NC: The Nostalgia Chick said you held a big Coke party.

Linkara: It was a memorial service and a party. (holds up hands, flustered) Look, look, the point is, we can't just have dead people walking around again. Next thing you know, you'll say The Last Angry Geek is alive again.

NC: He's been alive for months.

Linkara: (facepalms himself) Oh, for the love of...!

NC: Wait, is this about you wanting to take over the website?

Linkara: The Nostalgia Chick and I were engaged in a very tense conflict, (points to himself, gritting teeth) and I was winning! We were gonna change the logo so it was my face instead of yours!

NC: (sarcastically) Oh, yeah, your beautiful face would have brought so many more people to the site.

Linkara: Well, look, we just can't have this right now! Uh, I need you to pretend to be dead for the next few months, and then we'll make a movie or something out of your return. It'll be awesome!

NC: No! I'm back, and that's that!

Linkara: There's no way you can get out of this, Critic! The only way you could foil this plan is if we, I don't know, suddenly cut to my theme song. But I can assure that this is not going to ha–

(He is cut off, however, as the AT4W title sequence plays. The title card has "We Could Still Be Together" by Lisa Loeb playing in the background)

Linkara: Hello, and welcome to Atop the Fourth Wall, where bad comics burn. And here's where it all falls down.

(A shot of the cover of a "Titans: Secret Files and Origins" book is shown)

Linkara (v/o): So outside of the main "Titans" books, there were three other things we should briefly go over. First is "Titans: Secret Files and Origins #2", which had some more short stories and hints about storylines to come... that never came about; I'll get to that in a bit. But most prominent of all was a story about a new Titans West forming called "Titans L.A.". It never really got off the ground, just like the other Titans West, which is odd, since reading behind the scenes, it seems like there was actually quite a bit of enthusiasm to make it happen.

(The second "Titans" book is shown, involving Young Justice)

Linkara (v/o): Next up, the Titans had a brief special related to a crossover event centered around Young Justice called "Sins of Youth", where the character Clarion the Witch Boy creates a spell that basically reverses everyone's ages; all the adults become teenagers, and all the teenagers become adults. The original Titans weren't affected because of some magic that had occurred in a previous story, but the other members got their ages switched out, with Damage in particular becoming a very serious-minded superhero in his own right and showed potential for greatness. What did happen, though, was that the group came across a new Wildebeest society, the only difference being these Wildebeests were actually animalistic creatures instead of people in suits. I don't think we ever really got resolution on where the hell they came from, though I believe that there were hints about it years and years later in both the 2003 "Titans" series as well as the Cyborg miniseries.

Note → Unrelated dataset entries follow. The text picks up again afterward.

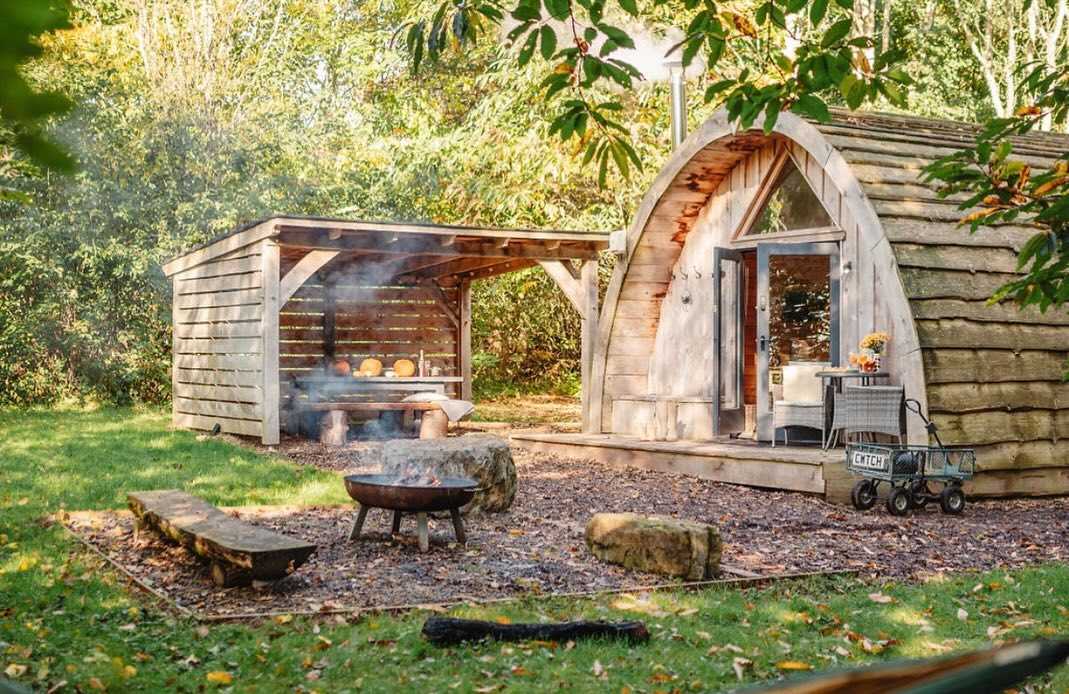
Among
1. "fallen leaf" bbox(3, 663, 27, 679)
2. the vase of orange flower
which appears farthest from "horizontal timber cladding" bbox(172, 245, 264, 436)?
"fallen leaf" bbox(3, 663, 27, 679)

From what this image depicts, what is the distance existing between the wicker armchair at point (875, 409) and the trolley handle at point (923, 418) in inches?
4.6

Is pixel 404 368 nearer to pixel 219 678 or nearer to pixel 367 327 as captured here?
pixel 367 327

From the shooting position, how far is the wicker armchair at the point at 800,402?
11.3 metres

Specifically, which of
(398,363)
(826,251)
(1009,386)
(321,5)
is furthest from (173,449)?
(321,5)

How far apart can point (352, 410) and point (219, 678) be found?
10214mm

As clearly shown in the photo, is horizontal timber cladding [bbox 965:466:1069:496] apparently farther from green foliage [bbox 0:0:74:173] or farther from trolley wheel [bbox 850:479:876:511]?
green foliage [bbox 0:0:74:173]

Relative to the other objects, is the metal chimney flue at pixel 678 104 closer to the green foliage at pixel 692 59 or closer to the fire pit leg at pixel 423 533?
the fire pit leg at pixel 423 533

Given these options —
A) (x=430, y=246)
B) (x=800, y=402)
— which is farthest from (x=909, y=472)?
(x=430, y=246)

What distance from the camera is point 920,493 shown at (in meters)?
9.26

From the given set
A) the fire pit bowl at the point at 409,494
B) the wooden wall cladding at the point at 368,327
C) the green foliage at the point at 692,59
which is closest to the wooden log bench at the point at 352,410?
the wooden wall cladding at the point at 368,327

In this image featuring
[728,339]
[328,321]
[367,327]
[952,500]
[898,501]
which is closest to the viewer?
[898,501]

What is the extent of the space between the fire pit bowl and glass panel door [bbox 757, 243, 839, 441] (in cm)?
578

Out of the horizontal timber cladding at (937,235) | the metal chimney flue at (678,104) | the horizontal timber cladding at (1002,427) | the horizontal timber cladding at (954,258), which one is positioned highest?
the metal chimney flue at (678,104)

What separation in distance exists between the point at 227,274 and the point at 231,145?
678 centimetres
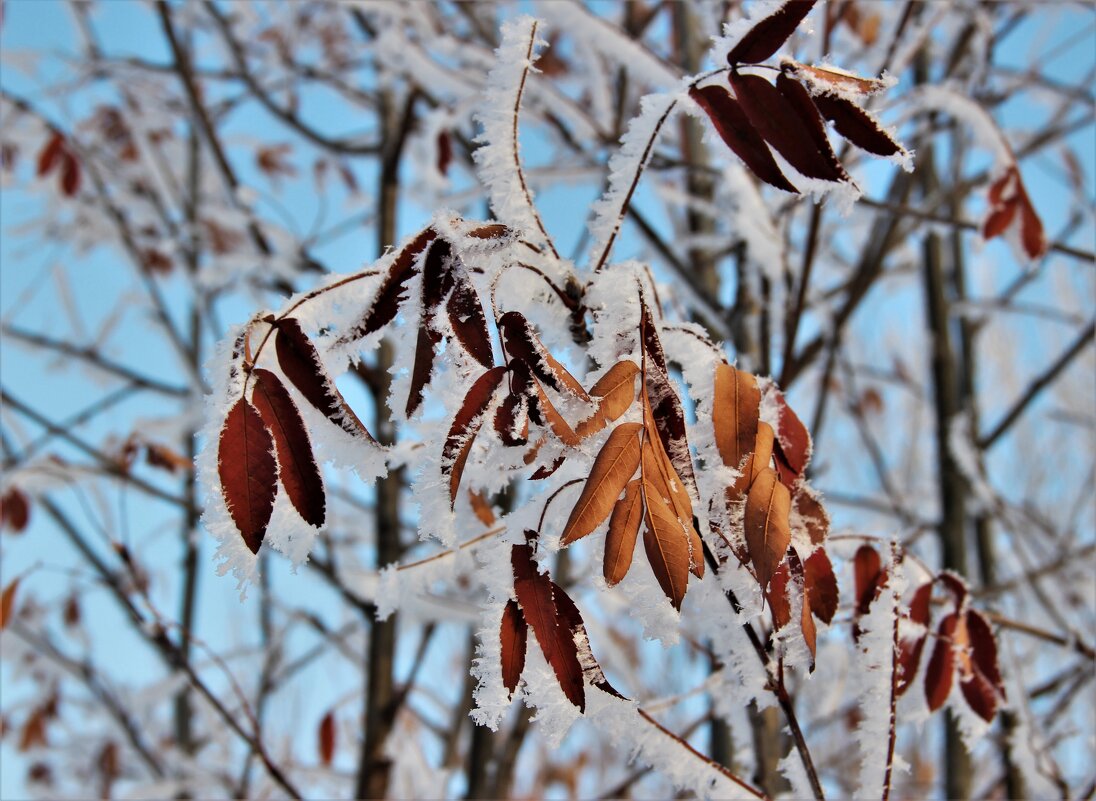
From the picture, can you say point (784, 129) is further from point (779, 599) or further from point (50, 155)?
point (50, 155)

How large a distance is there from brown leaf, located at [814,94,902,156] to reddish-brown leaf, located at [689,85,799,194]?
0.05 m

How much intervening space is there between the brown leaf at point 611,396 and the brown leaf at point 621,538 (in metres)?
0.06

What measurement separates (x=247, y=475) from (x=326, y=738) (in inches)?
46.9

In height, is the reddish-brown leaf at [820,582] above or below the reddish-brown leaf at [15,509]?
below

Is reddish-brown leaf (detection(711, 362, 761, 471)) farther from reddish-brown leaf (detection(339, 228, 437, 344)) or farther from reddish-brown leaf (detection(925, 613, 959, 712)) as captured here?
reddish-brown leaf (detection(925, 613, 959, 712))

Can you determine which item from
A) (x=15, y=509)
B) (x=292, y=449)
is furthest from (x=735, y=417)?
(x=15, y=509)

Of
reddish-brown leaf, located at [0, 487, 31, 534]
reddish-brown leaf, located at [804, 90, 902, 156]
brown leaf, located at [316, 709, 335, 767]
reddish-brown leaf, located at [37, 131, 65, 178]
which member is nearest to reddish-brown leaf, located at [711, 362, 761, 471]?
reddish-brown leaf, located at [804, 90, 902, 156]

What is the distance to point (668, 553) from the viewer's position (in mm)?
495

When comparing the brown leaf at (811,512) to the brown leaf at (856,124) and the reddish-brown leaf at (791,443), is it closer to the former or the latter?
the reddish-brown leaf at (791,443)

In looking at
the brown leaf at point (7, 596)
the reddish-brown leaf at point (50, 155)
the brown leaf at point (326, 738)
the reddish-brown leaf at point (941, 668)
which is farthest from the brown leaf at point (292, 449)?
the reddish-brown leaf at point (50, 155)

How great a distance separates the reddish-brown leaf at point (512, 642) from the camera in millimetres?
542

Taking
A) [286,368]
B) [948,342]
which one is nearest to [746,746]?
[286,368]

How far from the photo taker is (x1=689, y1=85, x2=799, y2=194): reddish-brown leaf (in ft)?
2.01

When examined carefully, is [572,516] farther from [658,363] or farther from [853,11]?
[853,11]
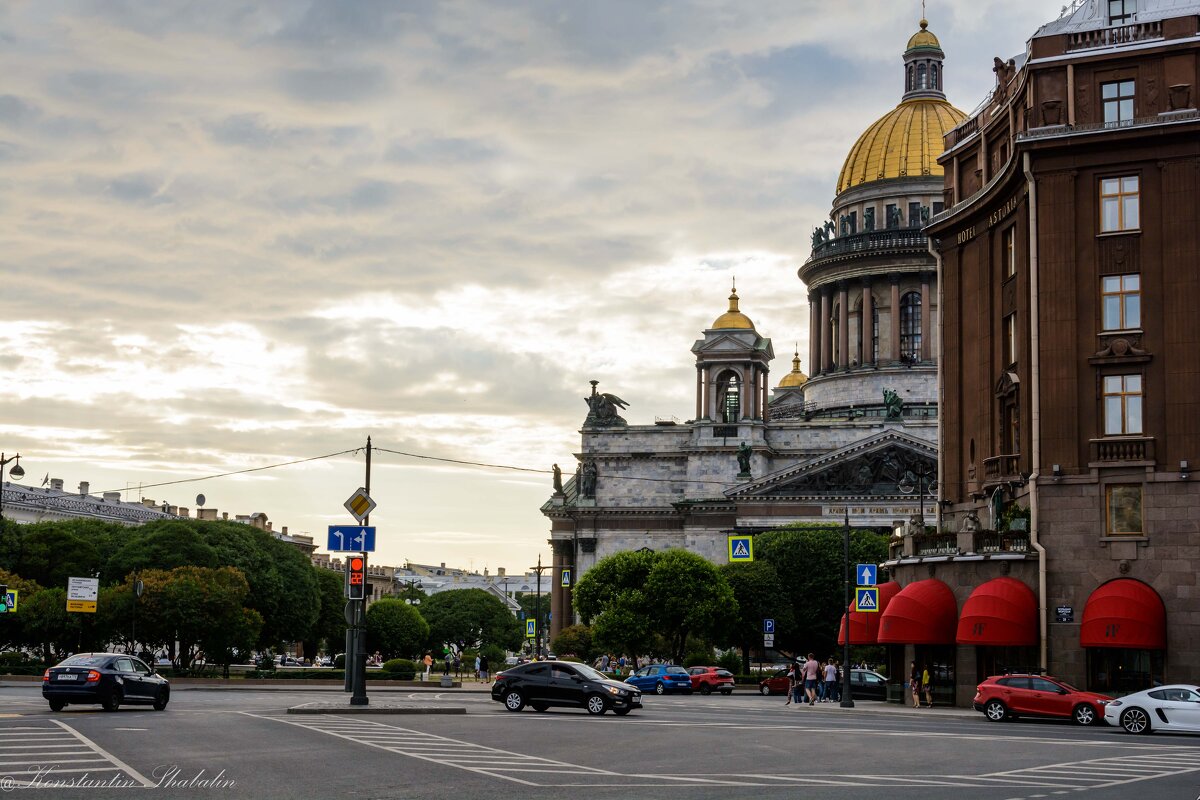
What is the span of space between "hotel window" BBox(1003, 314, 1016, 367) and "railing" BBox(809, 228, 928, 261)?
6732 cm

(The third "Titans" book is shown)

Linkara (v/o): The final thing of note was "Titans Annual #1", wherein the team rejoins Beast Boy and Flamebird in Japan to face off against a demon while teaming up with a new hero named Bushido. It was part of the theme of the Annuals that year of introducing new, international heroes, and Bushido even moved to join up with Titans L.A. Aaaand then Geoff Johns killed him "Infinite Crisis".

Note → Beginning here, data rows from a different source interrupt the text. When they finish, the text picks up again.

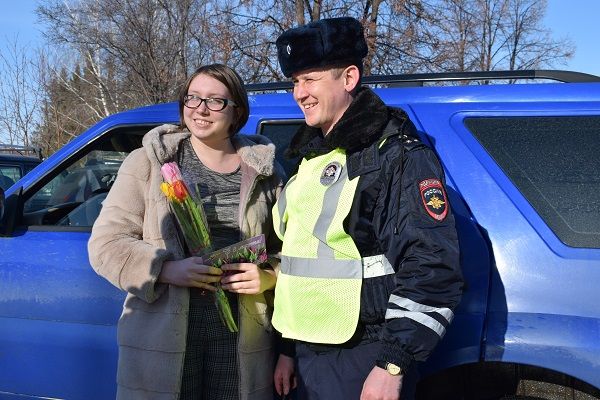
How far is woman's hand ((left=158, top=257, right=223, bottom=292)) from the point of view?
2.10m

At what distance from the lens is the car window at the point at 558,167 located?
216 cm

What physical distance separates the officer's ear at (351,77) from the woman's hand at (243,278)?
→ 69 centimetres

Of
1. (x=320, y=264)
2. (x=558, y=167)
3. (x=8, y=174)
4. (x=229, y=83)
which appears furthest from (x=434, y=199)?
(x=8, y=174)

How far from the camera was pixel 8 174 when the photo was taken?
8.54 m

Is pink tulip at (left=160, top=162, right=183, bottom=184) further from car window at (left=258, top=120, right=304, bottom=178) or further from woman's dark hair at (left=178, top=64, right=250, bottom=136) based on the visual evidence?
car window at (left=258, top=120, right=304, bottom=178)

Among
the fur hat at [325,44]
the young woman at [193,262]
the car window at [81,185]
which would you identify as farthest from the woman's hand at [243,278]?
the car window at [81,185]

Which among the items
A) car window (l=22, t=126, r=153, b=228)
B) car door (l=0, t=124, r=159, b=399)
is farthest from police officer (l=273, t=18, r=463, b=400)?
car window (l=22, t=126, r=153, b=228)

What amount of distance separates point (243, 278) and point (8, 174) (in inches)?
292

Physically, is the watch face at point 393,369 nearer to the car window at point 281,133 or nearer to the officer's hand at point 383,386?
the officer's hand at point 383,386

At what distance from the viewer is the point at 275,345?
7.75ft

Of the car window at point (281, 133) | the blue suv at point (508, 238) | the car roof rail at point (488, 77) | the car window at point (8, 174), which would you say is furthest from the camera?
the car window at point (8, 174)

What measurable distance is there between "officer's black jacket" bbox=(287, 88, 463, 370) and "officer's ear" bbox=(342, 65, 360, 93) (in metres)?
0.03

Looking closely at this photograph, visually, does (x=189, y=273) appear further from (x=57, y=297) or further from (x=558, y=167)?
(x=558, y=167)

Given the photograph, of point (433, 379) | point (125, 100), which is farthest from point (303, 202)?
point (125, 100)
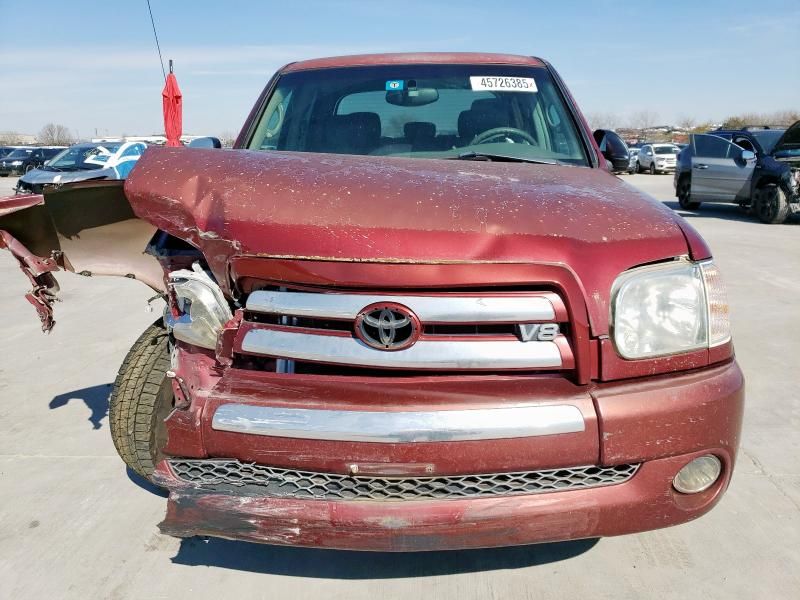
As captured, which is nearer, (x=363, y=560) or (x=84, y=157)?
(x=363, y=560)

Linkara: Although, to be fair, he did create Bushido, so okay, although that doesn't make up for him killing Pantha in "Infinite Crisis", too, because he thought (sarcastically giving a double thumbs-up) killing her would develop Red Star's character! (sotto voce) Hey, Geoff Johns? There's this thing called "women in refrigerators" that one of your peers wrote about and said was a bad thing. (becomes angry) Perhaps you should read it sometime!

Linkara (v/o): But enough about Geoff Johns and his work with the Titans; let's go back to my favorite team and the dark times it faced in its second half. So, Jay Faerber wrote a number of issues with Devin Grayson, and when he was given the book, he had a big overview and plans for how the series was going to progress, like any good writer has.

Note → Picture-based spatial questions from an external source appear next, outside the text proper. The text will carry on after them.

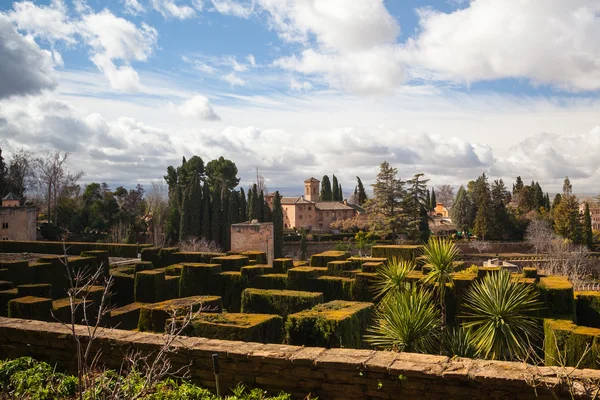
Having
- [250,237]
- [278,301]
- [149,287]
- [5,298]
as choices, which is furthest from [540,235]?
[5,298]

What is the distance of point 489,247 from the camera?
50.0m

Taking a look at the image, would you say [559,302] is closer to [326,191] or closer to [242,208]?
[242,208]

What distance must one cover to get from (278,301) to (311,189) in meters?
66.6

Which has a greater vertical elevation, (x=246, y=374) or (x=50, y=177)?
(x=50, y=177)

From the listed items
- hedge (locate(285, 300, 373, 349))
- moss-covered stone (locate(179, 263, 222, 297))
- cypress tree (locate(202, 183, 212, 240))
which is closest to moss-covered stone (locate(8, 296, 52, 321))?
moss-covered stone (locate(179, 263, 222, 297))

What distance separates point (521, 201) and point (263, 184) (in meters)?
34.5

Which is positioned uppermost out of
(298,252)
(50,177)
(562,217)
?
(50,177)

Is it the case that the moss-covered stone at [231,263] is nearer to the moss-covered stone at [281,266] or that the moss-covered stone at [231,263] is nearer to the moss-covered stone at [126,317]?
the moss-covered stone at [281,266]

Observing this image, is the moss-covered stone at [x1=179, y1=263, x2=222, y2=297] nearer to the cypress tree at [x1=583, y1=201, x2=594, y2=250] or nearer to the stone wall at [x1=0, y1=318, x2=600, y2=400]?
the stone wall at [x1=0, y1=318, x2=600, y2=400]

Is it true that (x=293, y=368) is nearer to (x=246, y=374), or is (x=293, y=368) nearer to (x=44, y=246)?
(x=246, y=374)

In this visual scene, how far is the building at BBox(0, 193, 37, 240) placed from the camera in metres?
29.1

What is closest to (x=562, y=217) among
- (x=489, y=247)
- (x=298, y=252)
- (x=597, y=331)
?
(x=489, y=247)

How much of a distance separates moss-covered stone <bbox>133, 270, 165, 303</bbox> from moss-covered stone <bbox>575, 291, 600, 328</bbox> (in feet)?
40.6

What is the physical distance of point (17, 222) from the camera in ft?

Linkara: Aaaand most of it never ended up seeing the light of day. Behold the true villain of the Titans! Not Deathstroke, not Brother Blood, not Trigon. Oh, no, no, no. (scowls) Andrew Helfer!

Linkara (v/o): Unlike the previous editor, Eddie Braganza, who was a huge fan of the Titans and knew their history inside and out, Andrew Helfer knew absolutely nothing about the Titans and in fact kept referring to them in his conversations with Jay Faerber by their previous names; i.e., Nightwing as Robin, Tempest as Aqualad, etc.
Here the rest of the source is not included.